# Task details
Type every record exactly as it appears.

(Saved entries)
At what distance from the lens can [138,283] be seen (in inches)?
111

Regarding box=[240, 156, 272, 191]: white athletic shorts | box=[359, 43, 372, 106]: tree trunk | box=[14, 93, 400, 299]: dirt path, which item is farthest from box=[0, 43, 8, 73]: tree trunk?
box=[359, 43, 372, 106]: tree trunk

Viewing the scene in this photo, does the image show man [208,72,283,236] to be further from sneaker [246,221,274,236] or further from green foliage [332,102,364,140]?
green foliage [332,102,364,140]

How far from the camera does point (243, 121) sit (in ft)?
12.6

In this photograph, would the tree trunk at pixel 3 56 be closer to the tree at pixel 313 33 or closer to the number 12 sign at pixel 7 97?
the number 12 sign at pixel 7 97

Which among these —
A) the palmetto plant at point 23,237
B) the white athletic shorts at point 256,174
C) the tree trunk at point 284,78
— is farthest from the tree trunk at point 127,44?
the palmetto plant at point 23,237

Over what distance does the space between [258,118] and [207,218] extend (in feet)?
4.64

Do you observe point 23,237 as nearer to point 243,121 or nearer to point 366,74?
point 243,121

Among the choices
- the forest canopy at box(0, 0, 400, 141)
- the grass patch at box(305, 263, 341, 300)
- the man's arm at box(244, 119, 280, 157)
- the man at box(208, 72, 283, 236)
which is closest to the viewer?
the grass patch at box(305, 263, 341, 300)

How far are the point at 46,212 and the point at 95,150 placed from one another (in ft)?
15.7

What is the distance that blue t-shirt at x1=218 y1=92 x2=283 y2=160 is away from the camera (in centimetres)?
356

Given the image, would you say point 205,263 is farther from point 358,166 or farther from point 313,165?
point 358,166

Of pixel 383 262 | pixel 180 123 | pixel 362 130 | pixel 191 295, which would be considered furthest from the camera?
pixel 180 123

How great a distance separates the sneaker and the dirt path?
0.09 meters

# The solution
At what distance from the lens can [138,283] be seen (in inches)?
111

Regarding box=[240, 156, 272, 191]: white athletic shorts | box=[359, 43, 372, 106]: tree trunk | box=[14, 93, 400, 299]: dirt path, which item is farthest from box=[0, 43, 8, 73]: tree trunk?
box=[359, 43, 372, 106]: tree trunk

Viewing the scene in this photo, does the image show man [208,72,283,236] to be further from sneaker [246,221,274,236] or further from green foliage [332,102,364,140]?
green foliage [332,102,364,140]

How far from the camera does point (243, 121) sit (in ft)?
12.6

In this photograph, would the tree trunk at pixel 3 56 be closer to the tree at pixel 313 33 or closer to the number 12 sign at pixel 7 97?
the number 12 sign at pixel 7 97

Which among these —
A) the palmetto plant at point 23,237
B) the white athletic shorts at point 256,174
C) the tree trunk at point 284,78
— is farthest from the tree trunk at point 127,44?
the palmetto plant at point 23,237

Over what distance does the space between [258,118] and [207,218] extend (in feet)?
4.64

Do you observe point 23,237 as nearer to point 243,121 or nearer to point 366,74?
point 243,121

Among the choices
- the forest canopy at box(0, 0, 400, 141)
- the grass patch at box(305, 263, 341, 300)
- the man's arm at box(244, 119, 280, 157)
- the man at box(208, 72, 283, 236)
which is closest to the viewer?
the grass patch at box(305, 263, 341, 300)

How far are the point at 46,212 and the point at 95,150 placed from one another (in ft)?
15.7

What is the distance that blue t-shirt at x1=218 y1=92 x2=283 y2=160 is away from the camera (in centimetres)?
356

Given the image, would you say point 205,263 is farther from point 358,166 or farther from point 313,165?
point 358,166

Of pixel 383 262 | pixel 180 123 | pixel 362 130 | pixel 191 295, which would be considered furthest from the camera?
pixel 180 123

How great a distance separates the sneaker and the dirt path?
0.09 meters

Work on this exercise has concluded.